━━ Excerpted text ━━

Single by DeBarge

from the album All This Love
- B-side: "Hesitated"
- Released: 1982
- Recorded: 1981–1982
- Genre: R&B; soul;
- Length: 4:40 (album version); 3:43 (single edit);
- Label: Gordy
- Songwriters: William DeBarge; Eldra DeBarge; Etterlene DeBarge;
- Producers: El DeBarge; Iris Gordy;

DeBarge singles chronology
| "Stop! Don't Tease Me" (1982) | "I Like It" (1982) | "All This Love" (1982) |

Audio
- "I Like It - DeBarge" on YouTube

= I Like It (DeBarge song) =

1982 single by DeBarge

"I Like It" is a song by American family band DeBarge. It was released in 1982 by Motown Records as the second single from their second studio album, All This Love (1982).

==Overview==
===Recording===
After releasing their poorly received self-titled album, the group quickly returned to the studio to record their second album. Choosing to add younger brother James and shortening their name to simply DeBarge, the group returned to Motown's recording studios determined to produce a hit.

The song was musically composed by El DeBarge, who also produced the track with Iris Gordy, with lyrics provided by Randy, El and sister Bunny, who composed the much-copied bridge. While being interviewed for the TV documentary, Unsung, in 2008, co-producer Iris Gordy told El to sing the final ad-libs "I like it, I like it", in a higher register. El responded by telling Iris that she was "trying to make [him] sound like [his brother] Bobby", to which Iris returned with, "you better thank your lucky stars if you sound even close to Bobby".

According to Randy, who was also interviewed for the show, while he wrote lyrics to and sang lead on the song's verses, while Bunny wrote the bridge, which El sung, while Bunny said El "was the producer, he brought it all home". El composed the musical track. It also featured a sing-along type unified harmony which was arranged by El.

===Reception===
"I Like It" was released in August 1982 and became the band's first huge hit, peaking at number two on the R&B singles chart while crossing over to the pop singles chart, where it peaked at number 31 helping to make their All This Love album go gold.

It has remained a covered and sampled track in R&B and hip-hop music since its release with some of its lyrics and melodies interpolated or recalled in other songs. The El-sung bridge, "I like the way you comb your hair/and I like those stylish clothes you wear/it's just the little things you do/that shows how much you really care", has been often repeated.

The original song is deemed a "Motown classic" by fans of the label's sound.

━━━
━━ Record set ━━

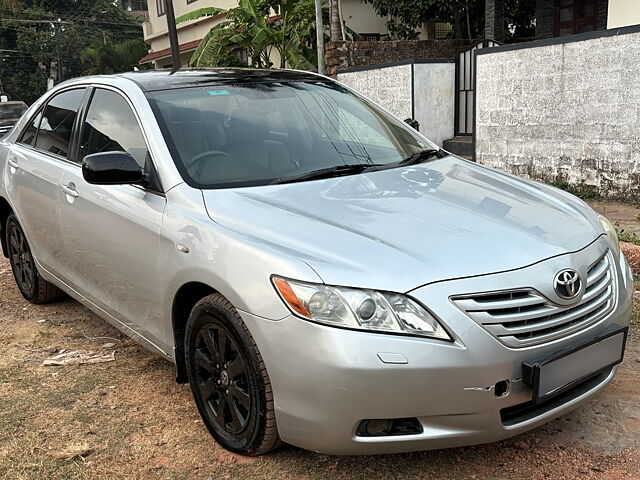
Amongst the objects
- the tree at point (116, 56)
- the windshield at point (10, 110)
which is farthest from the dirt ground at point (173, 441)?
the tree at point (116, 56)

━━━

▶ [Problem statement] Reproduce word for word the passage of the article on the DeBarge song "I Like It" that begins with the words containing "According to Randy, who" and ends with "arranged by El.".

▶ [Output below]
According to Randy, who was also interviewed for the show, while he wrote lyrics to and sang lead on the song's verses, while Bunny wrote the bridge, which El sung, while Bunny said El "was the producer, he brought it all home". El composed the musical track. It also featured a sing-along type unified harmony which was arranged by El.